ENGLAND international Maro Itoje does not believe Swing Low, Sweet Chariot should be banned at Twickenham.
The Rugby Football Union are reviewing the popular anthem because of its association with slavery.
The song has been chanted by England fans at Twickenham for over three decades.
Itoje finds it “uncomfortable” that it was first introduced to celebrate the achievements of two black wingers – Martin Offiah and Chris Oti – in the 1980s.
But the Saracens star wants fans to be educated about the song’s origin – rather than have it banned.

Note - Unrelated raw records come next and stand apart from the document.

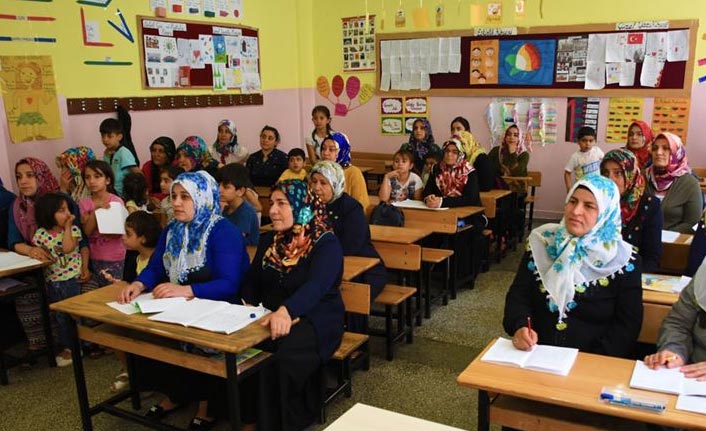 'Okuryazarlık Seferberliği'nde 900 binin üzerinde kişiye ulaşıldı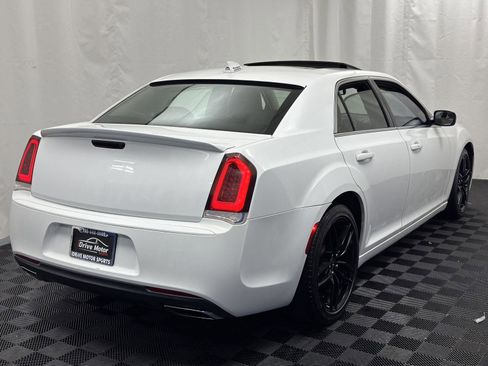 Used 2015 Chrysler 300 Limited image 11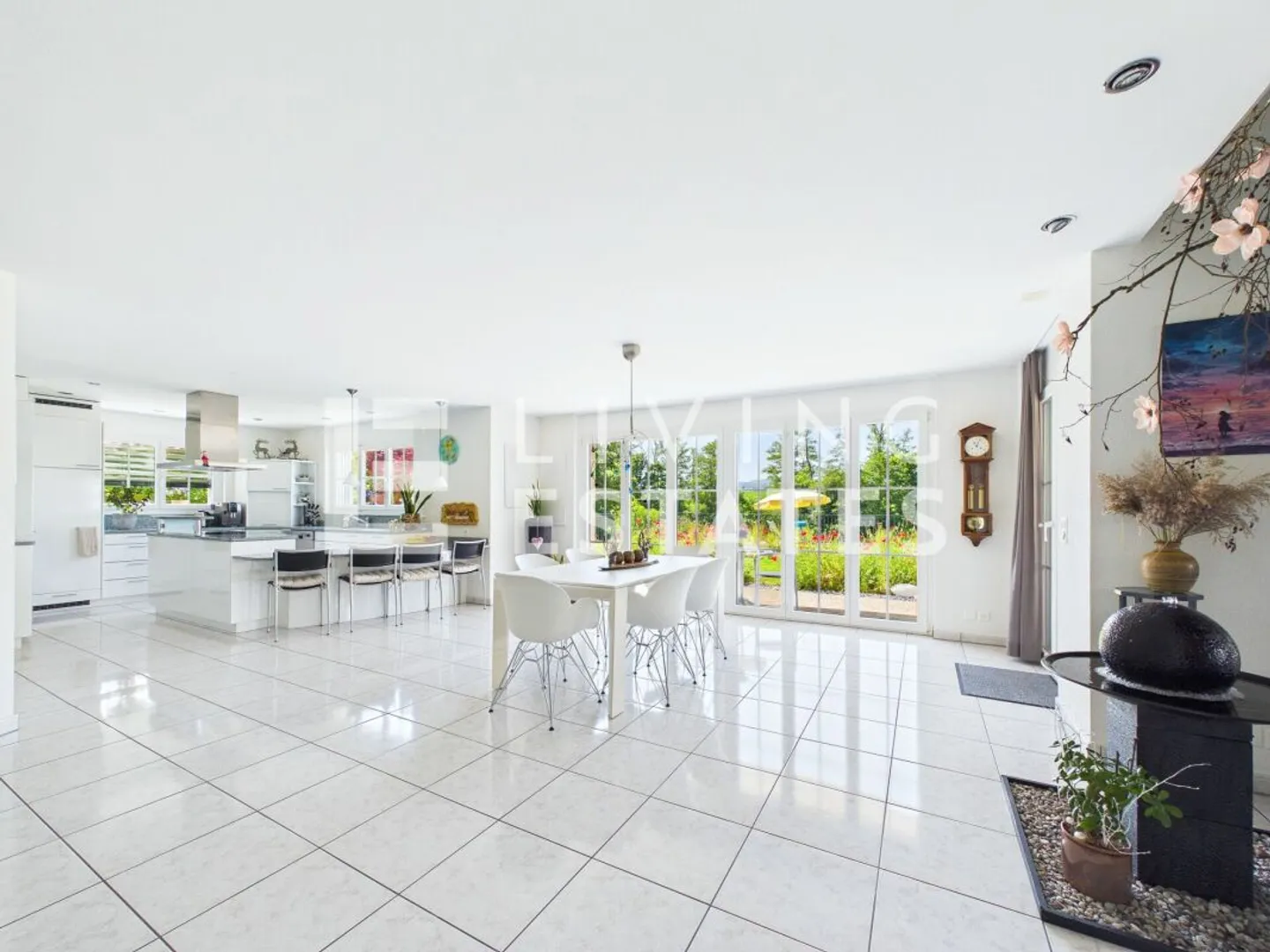 A PROPERTY OF LASTING VALUE - ELEGANT. HIGH QUALITY. VERY WELL MAINTAINED. - Photo 2 of 13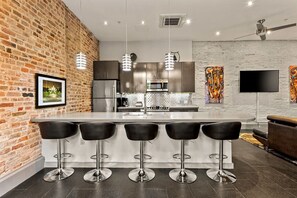 Fridge, microwave, oven, stovetop - Poolside Condo w Hot Tubs, Grill Near French Qtr, Great for Families & Groups (New Orleans)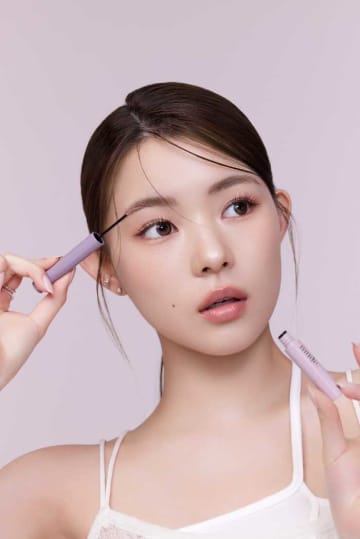 【mude.】“インスパイアスキニーブロウカラ”が先行発売！抜け感眉を叶える新定番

He told the BBC: “The context in which it was originally sung was with African American individuals where they were singing it as a song to try and give them strength, give them hope.
“What maks me uncomfortable was its introduction with it being a song for Martin Offiah, with it being a sung for Chris Oti, which are obviously two black players who played the game at Twickenham.
“It’s a great opportunity to educate people about the context of that song.”
He added: “I’m not too sure if banning works because you can’t really regulate what comes out of people’s mouths but I think people should be educated about the background of the song and it will then be down to any individual if they want to sing it or not.”
Boris Johnson has also insisted Swing Low, Sweet Chariot should not be banned.
The Prime Minister told Sky News: “As for Swing Low, Sweet Chariot, nobody as far as I understand seems to know the words.”
But Prince Harry backed a move to ban the song in light of the Black Lives Matter movement.